Editing test harnesses

Use the test harness editor to edit test harnesses.

About this task

The test harness editor is made of two panes:
  • The Activity diagram displays a flow chart describing the blocks that are required in the test harness. If necessary, you can add and remove blocks, conditions and arrow lines to edit the activity diagram. The test case criteria are contained in one or several Check blocks. You can also activate or deactivate a test case call in a test harness. Click a test case block in the Activity diagram, and click the active test case icon in the test case block to deactivate a test case call, or click the deactivate test case call icon to activate a test case call.
  • The Details pane contains information about the selected block.
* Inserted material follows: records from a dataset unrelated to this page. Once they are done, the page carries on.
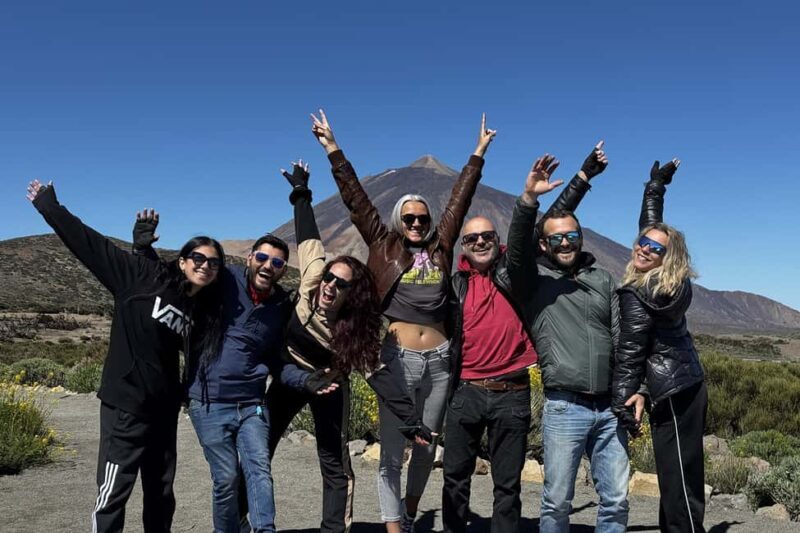 Ascend to Teide National Park on a quad bike from Puerto de la Cruz. - FAQ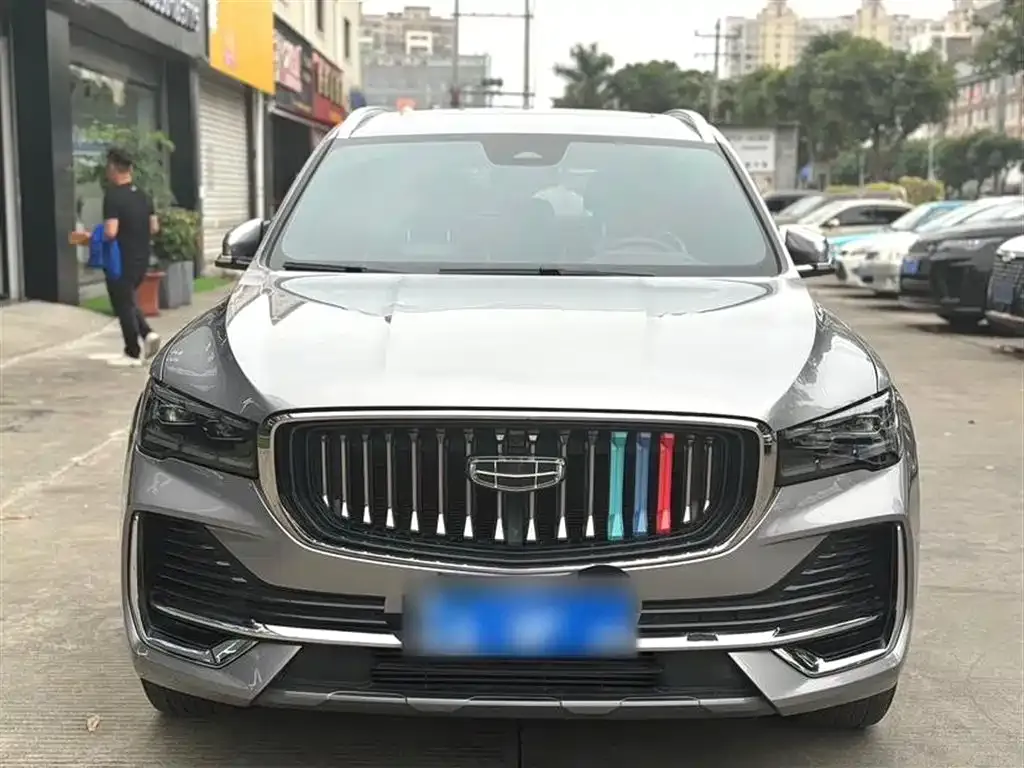 Geely Xingyue L 2022 из CN, фото 4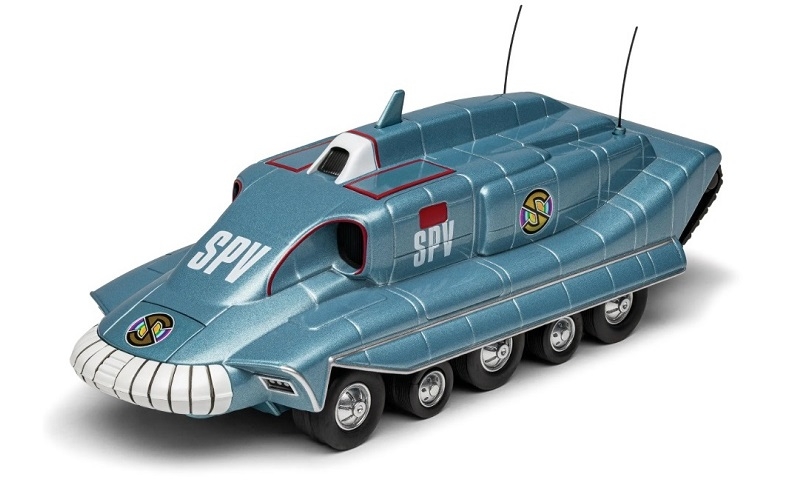 Captain Scarlet SPV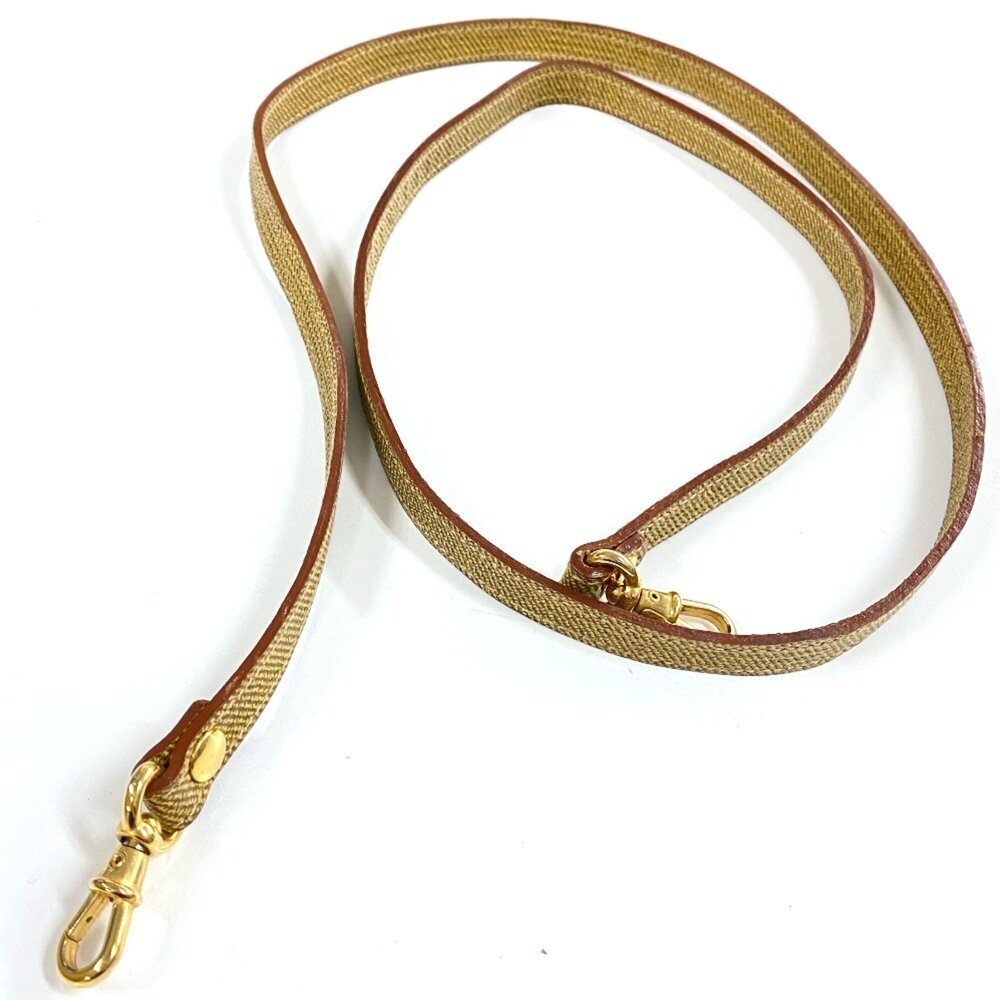 FENDI Cream Leather Shoulder Bag - Picture 15 of 16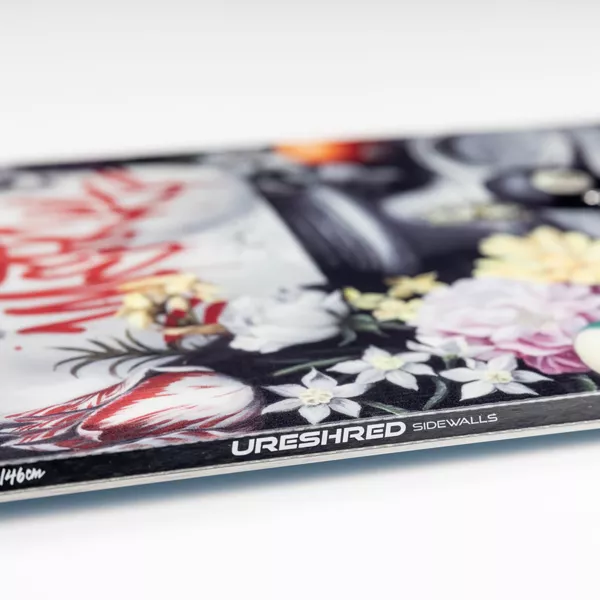 Zdjęcie 3 produktu Deska snowboardowa damska Nitro Mercy 25/26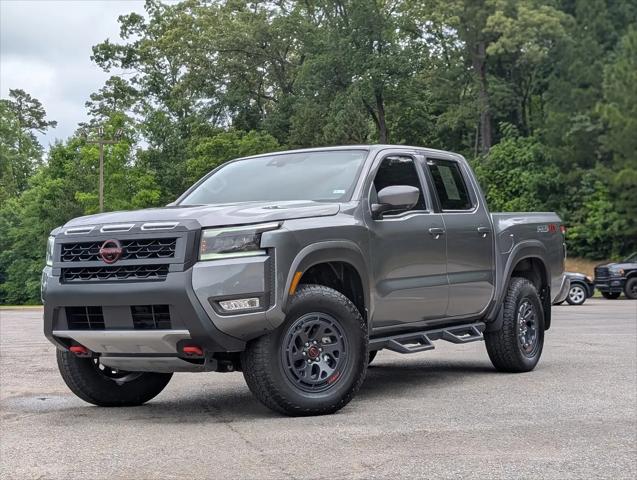 2026 Nissan Frontier Crew Cab PRO-4X 4x4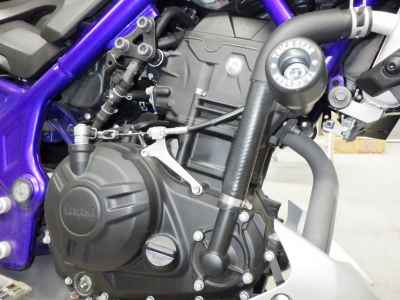 Yamaha MT-03 2016
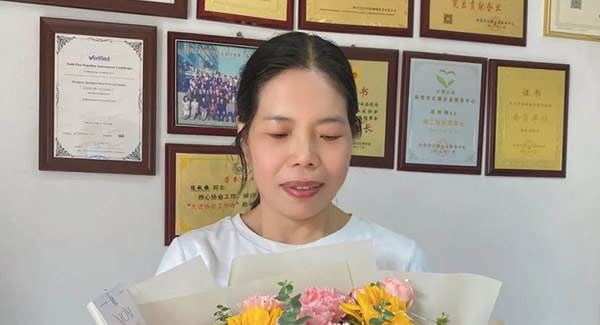 母愛深深 感恩有您|廣有五金&東莞合頁(yè)?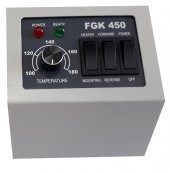 Office Force Fgk-450 A2 Analog 4 Merdaneli Pvc Kaplama Makinası - 4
For example, click a code block to edit the C/C++ source code that you want to insert into the test harness or click the black initialization circle to define the properties of the test harness. If you click a test case block in the Activity diagram, the pane displays all functions/methods and variables used by the test harness.
Tip: You can find where the edited file is located by clicking on the title of editor or on the header and selecting Navigate > Show In > Project Explorer . The explorer selects the current test harness and expands automatically all parent nodes.

Procedure

To edit a test harness:
  1. In the project explorer, open a test harness.
  2. In the Activity diagram, create the necessary blocks for the test harness and connect them with connector lines.
    The default flow chart contains a test case.
    1. Click Insert Test Case Insert Test Case button to add an existing test case into the test harness.
    2. Click the Create Code Block Create Code Block button to add a block containing native C code that can be run between test cases.
    3. Click Create Decision Block Create Decision Block button to make the execution of other blocks conditional.
      You can combine code blocks and decision blocks to create loops.
    4. Click Create ConnectorCreate Connector button to connect new blocks in the diagram.
      Ensure that all blocks are properly connected.
  3. On the Context Definition page, ensure that all the source files and libraries required to compile and run the test harness are properly defined.
    • Tested files: These are source files under test. The functions of these components are instrumented and integrated into the test harness.
    • Additional sources: These are dependency files that are added to test harness, but are not tested or instrumented. For example: resource files can be compiled inside a test harness by specifying them as additional files.
    • Linked files: These are source files that are linked with the test harness but are not tested or instrumented.
    • Libraries: These are libraries that are required for the link. For example: math libraries.
  4. On the Build Settings page, you can override the project the build settings.
    See Build configuration settings for information about each of these settings.
  5. On the Stubs page, specify any stub behaviors that you want to replace a function with.
    See Stubbing overview for information about stub simulation.
  6. On the Requirements page, document requirements that are specific to your program or quality process. You can enter the name, a comment, and if a web page exists in your requirement management tools, enter the link to the web page that displays the requirement. You can also add requirements that come from a .cvs file.
    1. To add a requirement, click Add requirement and enter a name for the requirement. You can modify the name. Table is editable, you can modify the name of the requirement, add a comment and add a link to a web page that is used as requirement directly in the table.
    2. Click Duplicate a requirement to duplicate a requirement in the table.
    3. Click View requirement in a browser to view the requirement in a browser.
    4. Click Add a requirement from a list to add a requirement from a list. This button is available only if you previously set the preferences to retrieve the requirements from a .cvs, .xml or .reqif file. For more information, see Link Tests to Requirements. The requirements are filtered by name and comment. In the test reports, you can find the list of tests associated with the list of requirements.
  7. On the Header Code page, add native C source code that might be required run as a header for the test harness. For example, you could add code to initialize or set the hardware to a specific state before running the test cases.
  8. On the Declarations page, add any global or local variables that need to be set before running the test harness.
    1. Click Add application variable (Add application variable button) to initialize a variable in the test harness.
      Select one of the variables that are declared in the application.
    2. Click Add application variable to simulate (Add application variable button) to simulate a variable in the test harness.
      Select one of the variables that are declared in the application.
    3. Click Add local variable (Add application variable button) to create a local variable for the test harness.
      Specify a name and a type for the new variable.
  9. In the Details pane, select the icon corresponding to the feature that you want to add to the settings of your project: Code coverage, Memory profiling, Performance profiling, Application profiling, Control coupling, Data coupling, Runtime tracing, Static metrics, and Code review.
  10. When you have finished editing, save the test harness.
    Note: You can run the test harness from the editor. For details, see Running a test harness.